Problem description —
Retype only the lines at the head of the records, first through the one with "family: Phasianidae", exactly as written.

Top of Provided data

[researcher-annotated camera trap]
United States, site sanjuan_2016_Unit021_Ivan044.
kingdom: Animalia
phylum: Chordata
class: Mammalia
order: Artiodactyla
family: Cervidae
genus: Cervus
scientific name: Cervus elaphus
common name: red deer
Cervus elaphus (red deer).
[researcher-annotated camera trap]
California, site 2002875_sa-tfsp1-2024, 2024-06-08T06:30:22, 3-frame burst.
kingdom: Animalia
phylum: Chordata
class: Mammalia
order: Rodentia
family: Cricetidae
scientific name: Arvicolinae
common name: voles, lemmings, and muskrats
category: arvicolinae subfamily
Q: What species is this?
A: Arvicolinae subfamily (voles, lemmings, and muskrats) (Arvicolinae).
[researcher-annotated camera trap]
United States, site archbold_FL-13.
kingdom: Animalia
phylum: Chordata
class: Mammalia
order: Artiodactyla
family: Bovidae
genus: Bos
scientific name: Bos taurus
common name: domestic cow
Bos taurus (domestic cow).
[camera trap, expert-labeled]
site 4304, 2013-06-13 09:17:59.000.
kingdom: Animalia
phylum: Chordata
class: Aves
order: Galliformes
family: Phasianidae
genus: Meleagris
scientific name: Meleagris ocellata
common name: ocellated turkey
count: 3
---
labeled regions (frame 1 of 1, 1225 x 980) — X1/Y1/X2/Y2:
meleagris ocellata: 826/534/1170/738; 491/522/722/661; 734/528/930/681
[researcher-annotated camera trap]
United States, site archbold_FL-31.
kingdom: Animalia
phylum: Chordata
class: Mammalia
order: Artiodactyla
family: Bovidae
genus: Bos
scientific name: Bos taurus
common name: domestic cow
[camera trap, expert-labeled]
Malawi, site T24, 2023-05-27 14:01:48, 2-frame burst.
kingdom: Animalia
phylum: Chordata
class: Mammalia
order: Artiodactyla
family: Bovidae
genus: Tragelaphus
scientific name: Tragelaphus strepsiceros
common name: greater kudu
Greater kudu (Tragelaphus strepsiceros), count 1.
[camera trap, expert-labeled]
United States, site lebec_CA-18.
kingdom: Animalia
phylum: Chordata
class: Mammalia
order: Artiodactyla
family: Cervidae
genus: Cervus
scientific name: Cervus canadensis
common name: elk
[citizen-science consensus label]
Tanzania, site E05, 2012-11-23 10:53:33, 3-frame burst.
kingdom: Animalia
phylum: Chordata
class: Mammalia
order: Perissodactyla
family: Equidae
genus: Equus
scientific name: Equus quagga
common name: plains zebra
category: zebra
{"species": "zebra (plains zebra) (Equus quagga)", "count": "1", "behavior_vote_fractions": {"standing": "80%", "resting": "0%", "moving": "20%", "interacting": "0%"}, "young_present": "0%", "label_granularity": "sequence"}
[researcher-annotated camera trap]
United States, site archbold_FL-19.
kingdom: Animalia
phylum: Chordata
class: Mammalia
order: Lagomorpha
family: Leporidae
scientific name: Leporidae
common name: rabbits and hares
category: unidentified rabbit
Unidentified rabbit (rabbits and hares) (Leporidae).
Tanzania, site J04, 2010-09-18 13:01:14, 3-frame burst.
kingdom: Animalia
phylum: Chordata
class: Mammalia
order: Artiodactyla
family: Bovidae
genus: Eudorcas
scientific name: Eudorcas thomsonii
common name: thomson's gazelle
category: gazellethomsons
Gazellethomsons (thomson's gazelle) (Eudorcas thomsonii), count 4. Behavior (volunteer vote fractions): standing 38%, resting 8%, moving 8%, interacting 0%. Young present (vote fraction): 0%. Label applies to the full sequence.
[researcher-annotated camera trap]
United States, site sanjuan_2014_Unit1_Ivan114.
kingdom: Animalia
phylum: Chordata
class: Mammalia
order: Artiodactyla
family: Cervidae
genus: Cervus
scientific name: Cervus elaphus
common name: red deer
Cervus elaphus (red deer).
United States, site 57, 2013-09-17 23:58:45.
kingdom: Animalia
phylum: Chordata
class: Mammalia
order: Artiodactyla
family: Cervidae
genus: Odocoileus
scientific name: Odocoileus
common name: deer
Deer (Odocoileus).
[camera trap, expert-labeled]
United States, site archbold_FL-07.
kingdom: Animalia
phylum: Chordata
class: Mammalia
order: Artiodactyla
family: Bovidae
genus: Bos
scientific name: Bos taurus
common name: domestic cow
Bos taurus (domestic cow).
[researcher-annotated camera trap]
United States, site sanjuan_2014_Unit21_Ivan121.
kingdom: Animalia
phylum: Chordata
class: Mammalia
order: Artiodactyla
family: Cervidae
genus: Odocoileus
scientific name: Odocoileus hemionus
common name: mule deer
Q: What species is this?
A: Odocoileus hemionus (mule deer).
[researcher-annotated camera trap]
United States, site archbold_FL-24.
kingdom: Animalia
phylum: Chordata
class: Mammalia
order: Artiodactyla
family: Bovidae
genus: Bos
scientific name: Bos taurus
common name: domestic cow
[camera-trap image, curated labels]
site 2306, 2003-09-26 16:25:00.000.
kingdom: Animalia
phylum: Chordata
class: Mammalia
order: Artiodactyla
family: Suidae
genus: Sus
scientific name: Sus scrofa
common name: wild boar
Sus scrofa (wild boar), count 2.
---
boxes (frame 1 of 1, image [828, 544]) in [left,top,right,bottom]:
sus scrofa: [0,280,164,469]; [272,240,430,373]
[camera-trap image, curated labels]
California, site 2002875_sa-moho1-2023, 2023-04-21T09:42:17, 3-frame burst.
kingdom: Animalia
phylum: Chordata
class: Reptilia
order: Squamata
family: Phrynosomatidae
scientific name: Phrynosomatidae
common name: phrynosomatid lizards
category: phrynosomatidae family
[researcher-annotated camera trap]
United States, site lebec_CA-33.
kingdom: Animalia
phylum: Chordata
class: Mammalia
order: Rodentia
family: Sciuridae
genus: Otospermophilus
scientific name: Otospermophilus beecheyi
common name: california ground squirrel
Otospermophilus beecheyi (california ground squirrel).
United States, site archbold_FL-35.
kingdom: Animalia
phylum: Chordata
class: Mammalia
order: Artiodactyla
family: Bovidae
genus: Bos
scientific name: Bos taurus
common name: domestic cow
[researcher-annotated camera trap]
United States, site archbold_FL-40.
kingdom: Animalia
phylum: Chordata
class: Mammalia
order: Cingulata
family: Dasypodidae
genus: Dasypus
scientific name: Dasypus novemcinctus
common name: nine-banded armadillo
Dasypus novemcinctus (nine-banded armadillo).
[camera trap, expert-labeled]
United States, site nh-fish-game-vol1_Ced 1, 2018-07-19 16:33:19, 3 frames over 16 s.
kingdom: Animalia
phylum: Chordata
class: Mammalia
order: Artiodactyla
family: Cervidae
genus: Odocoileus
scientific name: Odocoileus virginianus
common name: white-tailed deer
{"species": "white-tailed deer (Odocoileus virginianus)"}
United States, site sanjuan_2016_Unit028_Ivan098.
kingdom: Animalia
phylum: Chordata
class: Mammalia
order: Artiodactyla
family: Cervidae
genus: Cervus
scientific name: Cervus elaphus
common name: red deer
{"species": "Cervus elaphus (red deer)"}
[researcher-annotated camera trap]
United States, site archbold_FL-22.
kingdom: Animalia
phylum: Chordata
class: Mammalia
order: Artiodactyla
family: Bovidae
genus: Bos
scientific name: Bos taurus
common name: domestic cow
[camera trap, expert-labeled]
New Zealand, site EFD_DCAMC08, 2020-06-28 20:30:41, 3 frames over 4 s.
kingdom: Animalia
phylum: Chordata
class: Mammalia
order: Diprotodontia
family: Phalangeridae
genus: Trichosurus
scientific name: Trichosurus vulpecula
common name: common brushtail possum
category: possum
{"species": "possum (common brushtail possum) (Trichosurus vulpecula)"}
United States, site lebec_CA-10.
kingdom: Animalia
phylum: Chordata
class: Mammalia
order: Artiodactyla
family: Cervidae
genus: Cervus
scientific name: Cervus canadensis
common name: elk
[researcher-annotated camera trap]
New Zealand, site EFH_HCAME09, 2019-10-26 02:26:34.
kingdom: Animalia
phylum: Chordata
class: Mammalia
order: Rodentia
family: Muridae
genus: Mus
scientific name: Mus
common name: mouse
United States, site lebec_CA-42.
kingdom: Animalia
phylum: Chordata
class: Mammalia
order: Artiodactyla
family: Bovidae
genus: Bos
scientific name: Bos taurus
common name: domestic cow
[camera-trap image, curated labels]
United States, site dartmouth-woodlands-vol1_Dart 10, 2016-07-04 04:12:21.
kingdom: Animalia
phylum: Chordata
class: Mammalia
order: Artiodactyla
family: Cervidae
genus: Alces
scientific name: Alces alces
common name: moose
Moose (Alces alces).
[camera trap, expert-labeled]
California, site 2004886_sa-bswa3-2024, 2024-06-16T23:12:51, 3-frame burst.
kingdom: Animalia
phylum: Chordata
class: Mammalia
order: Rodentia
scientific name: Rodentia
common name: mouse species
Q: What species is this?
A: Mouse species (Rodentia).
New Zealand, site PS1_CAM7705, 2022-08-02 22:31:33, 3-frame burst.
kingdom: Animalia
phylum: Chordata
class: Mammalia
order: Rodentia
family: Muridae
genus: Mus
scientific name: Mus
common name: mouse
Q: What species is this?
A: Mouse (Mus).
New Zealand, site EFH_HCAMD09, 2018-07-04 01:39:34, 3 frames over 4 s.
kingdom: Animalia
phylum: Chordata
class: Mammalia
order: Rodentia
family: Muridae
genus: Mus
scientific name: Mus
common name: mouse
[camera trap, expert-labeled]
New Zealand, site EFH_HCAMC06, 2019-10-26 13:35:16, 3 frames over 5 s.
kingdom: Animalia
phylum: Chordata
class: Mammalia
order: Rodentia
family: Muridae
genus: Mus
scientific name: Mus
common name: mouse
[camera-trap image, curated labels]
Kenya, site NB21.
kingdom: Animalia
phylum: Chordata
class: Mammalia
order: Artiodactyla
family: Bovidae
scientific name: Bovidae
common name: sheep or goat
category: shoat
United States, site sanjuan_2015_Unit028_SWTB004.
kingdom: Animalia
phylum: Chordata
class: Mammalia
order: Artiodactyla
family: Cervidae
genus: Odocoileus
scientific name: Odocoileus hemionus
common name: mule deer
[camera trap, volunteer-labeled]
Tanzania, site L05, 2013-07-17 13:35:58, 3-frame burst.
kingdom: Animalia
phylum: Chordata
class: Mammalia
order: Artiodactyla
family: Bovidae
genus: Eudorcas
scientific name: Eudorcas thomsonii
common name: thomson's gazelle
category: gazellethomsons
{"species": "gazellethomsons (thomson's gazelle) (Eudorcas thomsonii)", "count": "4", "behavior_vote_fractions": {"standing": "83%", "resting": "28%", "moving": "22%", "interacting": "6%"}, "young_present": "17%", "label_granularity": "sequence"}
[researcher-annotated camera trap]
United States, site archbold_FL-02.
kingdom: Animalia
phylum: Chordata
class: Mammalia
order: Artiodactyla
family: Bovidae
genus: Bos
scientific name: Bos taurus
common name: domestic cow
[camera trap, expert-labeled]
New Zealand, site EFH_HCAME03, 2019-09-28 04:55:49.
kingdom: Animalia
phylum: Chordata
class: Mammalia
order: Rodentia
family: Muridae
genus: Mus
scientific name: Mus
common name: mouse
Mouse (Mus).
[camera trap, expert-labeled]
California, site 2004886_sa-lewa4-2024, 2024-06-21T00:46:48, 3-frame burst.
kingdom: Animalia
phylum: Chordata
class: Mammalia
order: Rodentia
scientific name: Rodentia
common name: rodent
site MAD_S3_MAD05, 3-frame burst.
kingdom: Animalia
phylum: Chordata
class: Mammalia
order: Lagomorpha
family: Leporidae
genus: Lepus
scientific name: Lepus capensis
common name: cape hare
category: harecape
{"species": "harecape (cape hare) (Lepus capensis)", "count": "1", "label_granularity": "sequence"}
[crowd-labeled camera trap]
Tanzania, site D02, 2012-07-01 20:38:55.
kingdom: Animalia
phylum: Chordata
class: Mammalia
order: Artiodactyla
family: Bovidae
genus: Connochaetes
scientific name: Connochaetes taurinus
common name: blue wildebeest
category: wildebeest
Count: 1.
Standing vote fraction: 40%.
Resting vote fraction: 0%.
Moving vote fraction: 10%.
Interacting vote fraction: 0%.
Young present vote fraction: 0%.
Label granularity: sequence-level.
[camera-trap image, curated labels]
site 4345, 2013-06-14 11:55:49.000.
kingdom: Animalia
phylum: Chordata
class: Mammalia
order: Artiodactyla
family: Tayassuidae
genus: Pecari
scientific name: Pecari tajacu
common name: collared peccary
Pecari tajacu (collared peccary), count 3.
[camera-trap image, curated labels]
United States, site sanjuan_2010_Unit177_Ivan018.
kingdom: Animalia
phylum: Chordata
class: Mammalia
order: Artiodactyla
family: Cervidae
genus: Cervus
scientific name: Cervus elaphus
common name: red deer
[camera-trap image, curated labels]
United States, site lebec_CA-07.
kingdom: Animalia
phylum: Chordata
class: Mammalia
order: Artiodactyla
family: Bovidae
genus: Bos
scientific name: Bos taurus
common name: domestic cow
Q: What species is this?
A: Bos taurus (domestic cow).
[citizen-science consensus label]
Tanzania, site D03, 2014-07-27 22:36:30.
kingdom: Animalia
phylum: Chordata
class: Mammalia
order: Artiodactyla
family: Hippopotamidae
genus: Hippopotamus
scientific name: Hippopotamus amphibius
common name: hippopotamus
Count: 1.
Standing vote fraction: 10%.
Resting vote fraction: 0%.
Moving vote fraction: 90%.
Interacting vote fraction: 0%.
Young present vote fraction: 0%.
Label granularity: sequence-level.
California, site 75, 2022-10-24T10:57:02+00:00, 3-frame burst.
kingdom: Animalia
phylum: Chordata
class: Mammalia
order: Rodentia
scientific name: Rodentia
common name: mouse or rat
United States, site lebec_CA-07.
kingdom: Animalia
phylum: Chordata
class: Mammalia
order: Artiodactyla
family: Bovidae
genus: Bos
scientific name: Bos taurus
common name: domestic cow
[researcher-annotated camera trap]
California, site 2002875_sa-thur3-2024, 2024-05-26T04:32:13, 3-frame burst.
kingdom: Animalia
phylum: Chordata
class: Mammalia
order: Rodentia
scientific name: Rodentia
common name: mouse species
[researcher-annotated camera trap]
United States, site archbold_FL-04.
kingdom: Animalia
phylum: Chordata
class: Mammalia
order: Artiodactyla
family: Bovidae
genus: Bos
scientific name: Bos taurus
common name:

Bottom of Provided data

Result of the exercise —
[researcher-annotated camera trap]
United States, site sanjuan_2016_Unit021_Ivan044.
kingdom: Animalia
phylum: Chordata
class: Mammalia
order: Artiodactyla
family: Cervidae
genus: Cervus
scientific name: Cervus elaphus
common name: red deer
Cervus elaphus (red deer).
[researcher-annotated camera trap]
California, site 2002875_sa-tfsp1-2024, 2024-06-08T06:30:22, 3-frame burst.
kingdom: Animalia
phylum: Chordata
class: Mammalia
order: Rodentia
family: Cricetidae
scientific name: Arvicolinae
common name: voles, lemmings, and muskrats
category: arvicolinae subfamily
Q: What species is this?
A: Arvicolinae subfamily (voles, lemmings, and muskrats) (Arvicolinae).
[researcher-annotated camera trap]
United States, site archbold_FL-13.
kingdom: Animalia
phylum: Chordata
class: Mammalia
order: Artiodactyla
family: Bovidae
genus: Bos
scientific name: Bos taurus
common name: domestic cow
Bos taurus (domestic cow).
[camera trap, expert-labeled]
site 4304, 2013-06-13 09:17:59.000.
kingdom: Animalia
phylum: Chordata
class: Aves
order: Galliformes
family: Phasianidae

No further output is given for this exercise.